The high-3 is an average of your highest rates of basic pay over any three consecutive years of creditable civilian service, with each pay rate weighted by the length of time it was received. That three-year period starts and ends on the dates that produce the highest average pay. If you are like most federal employees, your highest three years of basic pay will be the 36 months (to be completely precise, the 78 pay periods) immediately before the day on which you retire.
Special category FERS retirement computation
The rules for special category employees, such as law enforcement officers and firefighters are different than the ones for all other federal employees. If you are one of those, you can retire:
At age 50 with 20 years of covered service or
At any age with 25 years of service
Your annuity will be computed using an enhanced formula: 0.17 x your high-3 x 20 years of covered service, plus 0.01 times all additional years and full months of service.
The FERS special retirement supplement
The special retirement supplement (SRS) approximates the Social Security benefit you earned while a FERS employee. It will remain fixed at its original dollar amount until age 62 when you first become eligible for a regular Social Security benefit. Whether you apply for a Social Security benefit at that time or not is up to you. In either case the SRS payment will end.
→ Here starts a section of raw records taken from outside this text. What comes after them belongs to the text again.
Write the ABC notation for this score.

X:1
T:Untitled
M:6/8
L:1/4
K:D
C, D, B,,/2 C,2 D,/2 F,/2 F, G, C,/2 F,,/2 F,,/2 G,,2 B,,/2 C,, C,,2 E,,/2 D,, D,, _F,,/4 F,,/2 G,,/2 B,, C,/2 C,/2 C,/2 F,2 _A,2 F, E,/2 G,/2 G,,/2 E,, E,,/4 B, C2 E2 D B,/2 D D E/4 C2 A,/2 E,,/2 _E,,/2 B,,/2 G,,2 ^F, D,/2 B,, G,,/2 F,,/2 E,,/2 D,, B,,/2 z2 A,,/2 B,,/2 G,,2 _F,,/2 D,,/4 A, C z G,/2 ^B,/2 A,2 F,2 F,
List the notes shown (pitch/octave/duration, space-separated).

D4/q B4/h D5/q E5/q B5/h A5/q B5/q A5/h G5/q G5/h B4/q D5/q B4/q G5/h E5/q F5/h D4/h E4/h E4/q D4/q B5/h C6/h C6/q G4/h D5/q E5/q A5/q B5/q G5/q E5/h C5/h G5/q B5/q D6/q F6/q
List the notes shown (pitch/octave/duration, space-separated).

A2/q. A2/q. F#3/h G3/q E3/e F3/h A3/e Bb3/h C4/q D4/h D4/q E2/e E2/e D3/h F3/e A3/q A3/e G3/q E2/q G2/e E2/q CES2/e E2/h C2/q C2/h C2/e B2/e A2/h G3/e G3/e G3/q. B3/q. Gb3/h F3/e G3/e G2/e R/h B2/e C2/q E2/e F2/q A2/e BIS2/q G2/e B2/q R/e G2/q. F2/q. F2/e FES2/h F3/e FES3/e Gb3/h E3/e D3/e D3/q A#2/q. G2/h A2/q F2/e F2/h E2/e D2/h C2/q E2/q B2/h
FYI: If you exceed the Social Security earnings limit while you are receiving the SRS, your SRS will be reduced or eliminated.
Note: If you are a special category employee who retires before reaching your MRA, you won’t be subject to the Social Security earnings limit until you reach your MRA. In other words, you can earn as much as you want during that window.
COLAs are paid to:
• regular retirees age 62 or older;
• law enforcement officers, firefighters, and air traffic controllers;
• disability retirees;
• military reserve technicians age 50 with 25 years of service if they lost their military status due to medical reasons; and
• special CIA employees.
Note: For retirements from occupations subject to mandatory retirement, including law enforcement officers, firefighters and air traffic controllers, COLAs are paid regardless of whether the person worked up to mandatory retirement age or retired earlier.
If you retired before age 62, regardless of the month in which you turn age 62 your annuity will be increased by the full FERS COLA paid in January of the next year.
FYI: FERS COLAs are not always the same as CSRS COLAs. If the annual percentage increases by 2 percent or less, the FERS adjustment will equal the increase given to CSRS retirees, If it increases by 2 to 3 percent, it will be no more than 2 percent. And if it increases by 3 percent or more, it will equal the CSRS increase minus 1 percent.